■ Estratto del documento
++++++++

La gamification come trend emergente. Il gioco in azienda come motore dello scambio di informazioni e di idee.
Perché Angry Birds non può essere considerato gamification e perché l’app di Domino’s Pizza sì.Ne ho parlato con Massimo Cerofolini in una lunga video intervista.
Eccone un estratto.
*Il metodo inizialmente si chiamava PEOPLE BRANDING. Dal 2020 è diventato AIN’T A GAME.
LA GAMIFICATION, OGGI
Da quando la parola gamification ha fatto la sua prima apparizione in pubblico, – nel 2010 ad opera di Jesse Schell, famoso game designer americano – di strada ne ha fatta parecchia.
L’idea di utilizzare dinamiche prese dal gioco o dalle tecniche di game design per risolvere problemi e creare engagement, è stata adottata in molti contesti e da molte aziende in tutto il mondo, sia internamente che esternamente.
Benché in Italia il fenomeno stia ancora prendendo piede, i suoi vantaggi sono ormai noti, e vanno ben oltre il semplice coinvolgimento.
Le tante esperienze sembrano giungere tutte alla stessa conclusione: sì, si può creare valore, business e strategie giocando!
GAMIFICATION IN AZIENDA: LA CONOSCENZA DIVENTA VALORE
Molte aziende hanno sperimentato la gamification per il lancio di un nuovo prodotto o tecnologia, per definire le strategie e prendere decisioni.

++++++++

■ Compito 1
Nel testo sulla gamification, chi ha usato per la prima volta in pubblico la parola gamification, e in che anno?
Il testo sulla gamification e l'elenco arrivano da fonti diverse.

Elenco di domande sulle scene
++++++++

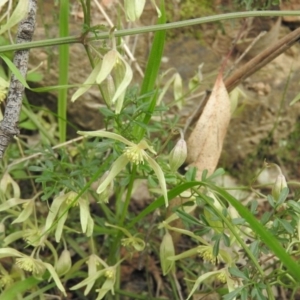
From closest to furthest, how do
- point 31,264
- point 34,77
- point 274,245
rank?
point 274,245
point 31,264
point 34,77

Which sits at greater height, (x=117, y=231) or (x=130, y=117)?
(x=130, y=117)

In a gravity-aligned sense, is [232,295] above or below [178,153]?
below

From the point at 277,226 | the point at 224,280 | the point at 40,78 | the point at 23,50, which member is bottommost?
the point at 224,280

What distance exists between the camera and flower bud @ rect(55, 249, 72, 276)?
1.10 meters

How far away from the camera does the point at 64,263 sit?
1.10 m

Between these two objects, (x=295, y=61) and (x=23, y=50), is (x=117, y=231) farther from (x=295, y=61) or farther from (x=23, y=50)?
(x=295, y=61)

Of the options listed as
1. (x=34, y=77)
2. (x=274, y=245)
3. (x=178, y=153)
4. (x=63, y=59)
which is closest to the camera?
(x=274, y=245)

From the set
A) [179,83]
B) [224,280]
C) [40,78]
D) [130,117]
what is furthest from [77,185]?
[40,78]

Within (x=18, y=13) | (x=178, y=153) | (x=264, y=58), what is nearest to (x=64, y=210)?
(x=178, y=153)

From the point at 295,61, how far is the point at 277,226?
0.93 metres

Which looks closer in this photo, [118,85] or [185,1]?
[118,85]

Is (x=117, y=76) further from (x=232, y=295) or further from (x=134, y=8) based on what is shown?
(x=232, y=295)

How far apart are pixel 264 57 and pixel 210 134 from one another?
20 centimetres

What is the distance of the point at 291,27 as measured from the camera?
177 cm
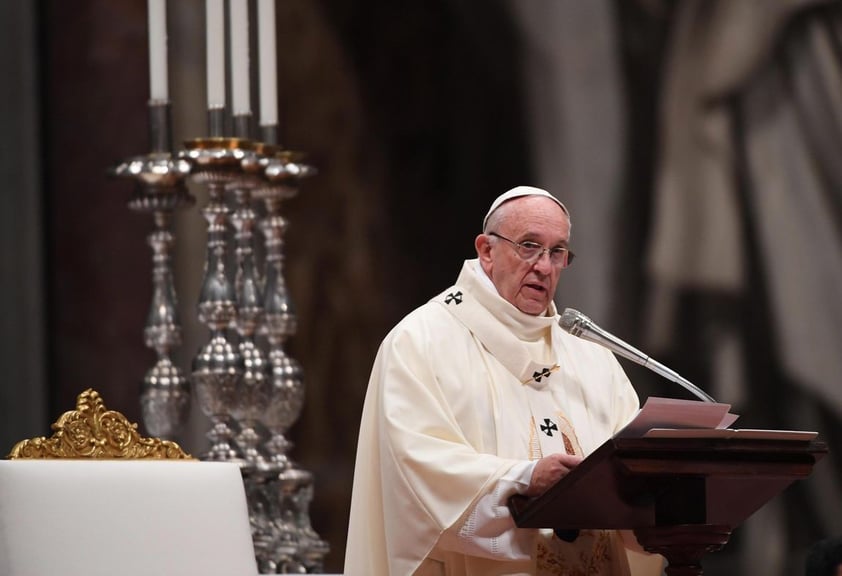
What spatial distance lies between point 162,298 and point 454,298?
127 cm

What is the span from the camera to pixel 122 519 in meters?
3.50

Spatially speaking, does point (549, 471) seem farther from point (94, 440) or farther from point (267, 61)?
point (267, 61)

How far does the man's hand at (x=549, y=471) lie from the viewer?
10.7 ft

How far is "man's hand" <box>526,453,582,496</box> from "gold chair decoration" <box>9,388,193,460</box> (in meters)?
1.03

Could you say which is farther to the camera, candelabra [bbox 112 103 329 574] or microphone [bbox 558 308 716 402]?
candelabra [bbox 112 103 329 574]

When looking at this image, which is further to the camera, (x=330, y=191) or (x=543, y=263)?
(x=330, y=191)

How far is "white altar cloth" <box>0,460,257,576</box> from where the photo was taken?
→ 3.37 metres

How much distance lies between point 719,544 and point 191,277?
4.08 metres

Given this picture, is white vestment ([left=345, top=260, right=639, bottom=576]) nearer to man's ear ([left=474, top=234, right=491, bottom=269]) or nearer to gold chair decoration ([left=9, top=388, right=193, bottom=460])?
man's ear ([left=474, top=234, right=491, bottom=269])

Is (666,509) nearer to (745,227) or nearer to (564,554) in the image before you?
(564,554)

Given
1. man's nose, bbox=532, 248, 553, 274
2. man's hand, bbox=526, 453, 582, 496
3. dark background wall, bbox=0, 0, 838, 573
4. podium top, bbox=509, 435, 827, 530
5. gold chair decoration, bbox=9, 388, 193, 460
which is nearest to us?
podium top, bbox=509, 435, 827, 530

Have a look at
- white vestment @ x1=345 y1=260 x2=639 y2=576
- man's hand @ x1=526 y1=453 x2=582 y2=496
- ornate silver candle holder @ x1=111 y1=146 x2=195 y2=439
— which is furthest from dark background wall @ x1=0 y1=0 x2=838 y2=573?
man's hand @ x1=526 y1=453 x2=582 y2=496

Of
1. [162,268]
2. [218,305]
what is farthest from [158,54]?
[218,305]

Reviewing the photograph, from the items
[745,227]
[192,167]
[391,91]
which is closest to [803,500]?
[745,227]
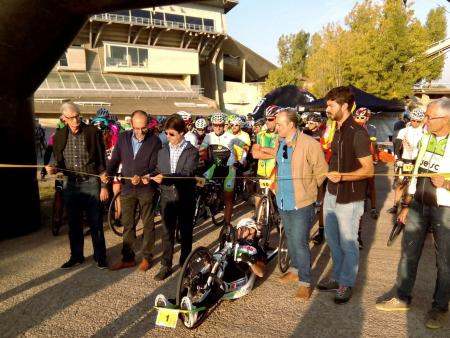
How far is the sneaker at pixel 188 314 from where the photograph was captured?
3189mm

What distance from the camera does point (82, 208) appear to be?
4883mm

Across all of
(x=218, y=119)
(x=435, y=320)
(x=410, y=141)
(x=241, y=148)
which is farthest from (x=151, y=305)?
(x=410, y=141)

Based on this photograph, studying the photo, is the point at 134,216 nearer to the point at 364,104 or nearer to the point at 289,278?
the point at 289,278

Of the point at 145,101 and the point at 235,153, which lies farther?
the point at 145,101

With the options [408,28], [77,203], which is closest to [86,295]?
[77,203]

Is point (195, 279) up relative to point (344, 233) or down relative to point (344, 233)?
down

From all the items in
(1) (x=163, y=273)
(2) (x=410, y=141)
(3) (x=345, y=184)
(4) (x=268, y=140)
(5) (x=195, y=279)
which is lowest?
(1) (x=163, y=273)

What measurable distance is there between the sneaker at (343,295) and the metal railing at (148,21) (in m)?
39.6

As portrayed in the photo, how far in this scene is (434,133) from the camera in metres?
3.37

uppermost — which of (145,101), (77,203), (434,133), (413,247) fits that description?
(145,101)

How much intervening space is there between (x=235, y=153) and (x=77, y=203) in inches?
132

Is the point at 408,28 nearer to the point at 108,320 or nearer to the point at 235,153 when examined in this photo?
the point at 235,153

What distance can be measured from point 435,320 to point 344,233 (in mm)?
1133

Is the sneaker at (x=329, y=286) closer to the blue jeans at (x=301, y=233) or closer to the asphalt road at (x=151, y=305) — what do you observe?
the asphalt road at (x=151, y=305)
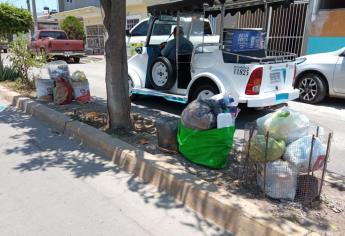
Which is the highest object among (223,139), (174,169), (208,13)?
(208,13)

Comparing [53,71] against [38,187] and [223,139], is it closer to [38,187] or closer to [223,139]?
[38,187]

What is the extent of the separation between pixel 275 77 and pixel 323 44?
6717mm

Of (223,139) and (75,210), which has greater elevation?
(223,139)

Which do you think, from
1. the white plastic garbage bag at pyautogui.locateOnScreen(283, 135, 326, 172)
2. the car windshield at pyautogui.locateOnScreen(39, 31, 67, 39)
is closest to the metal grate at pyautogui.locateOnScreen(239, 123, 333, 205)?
the white plastic garbage bag at pyautogui.locateOnScreen(283, 135, 326, 172)

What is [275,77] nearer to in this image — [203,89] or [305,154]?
[203,89]

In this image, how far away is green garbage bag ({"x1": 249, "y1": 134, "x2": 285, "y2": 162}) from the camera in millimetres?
3289

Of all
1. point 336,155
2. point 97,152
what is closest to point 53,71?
point 97,152

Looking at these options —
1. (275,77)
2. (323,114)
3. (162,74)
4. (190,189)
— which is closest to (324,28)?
(323,114)

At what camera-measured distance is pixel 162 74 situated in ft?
23.9

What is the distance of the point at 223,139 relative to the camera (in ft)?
13.0

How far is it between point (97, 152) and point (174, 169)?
1.47m

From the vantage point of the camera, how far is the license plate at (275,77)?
6141 mm

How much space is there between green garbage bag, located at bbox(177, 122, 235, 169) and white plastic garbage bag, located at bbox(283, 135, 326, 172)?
0.85 metres

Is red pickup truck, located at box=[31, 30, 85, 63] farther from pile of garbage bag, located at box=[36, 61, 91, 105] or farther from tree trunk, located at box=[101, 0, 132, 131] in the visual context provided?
tree trunk, located at box=[101, 0, 132, 131]
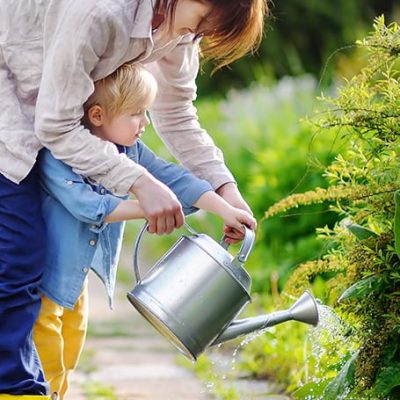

++++++++

■ Compito 2
Ripeti senza modifiche le righe dell'elenco, dall'inizio dell'elenco fino alla riga che contiene "20 centimetres", questa compresa. Lascia fuori le immagini.

■ Risultato 1
Jesse Schell, famoso game designer americano, nel 2010.

■ Risultato 2
From closest to furthest, how do
- point 31,264
- point 34,77
- point 274,245
rank?
point 274,245
point 31,264
point 34,77

Which sits at greater height, (x=117, y=231) or (x=130, y=117)?
(x=130, y=117)

In a gravity-aligned sense, is [232,295] above or below [178,153]?
below

From the point at 277,226 | the point at 224,280 | the point at 40,78 | the point at 23,50, which member is bottommost?
the point at 224,280

What distance exists between the camera and flower bud @ rect(55, 249, 72, 276)?
1.10 meters

How far away from the camera does the point at 64,263 sit?
1.10 m

Between these two objects, (x=295, y=61) and (x=23, y=50), is (x=117, y=231) farther from (x=295, y=61) or farther from (x=23, y=50)?
(x=295, y=61)

Of the options listed as
1. (x=34, y=77)
2. (x=274, y=245)
3. (x=178, y=153)
4. (x=63, y=59)
which is closest to the camera?
(x=274, y=245)

From the set
A) [179,83]
B) [224,280]
C) [40,78]
D) [130,117]
what is furthest from [77,185]?
[40,78]

Within (x=18, y=13) | (x=178, y=153) | (x=264, y=58), what is nearest to (x=64, y=210)?
(x=178, y=153)

From the point at 295,61, how far is the point at 277,226?
0.93 metres

Which looks closer in this photo, [118,85] or [185,1]?
[118,85]

Is (x=117, y=76) further from (x=232, y=295) or further from (x=134, y=8) based on what is shown?
(x=232, y=295)

How far apart are pixel 264 57 and pixel 210 134 from one another?
20 centimetres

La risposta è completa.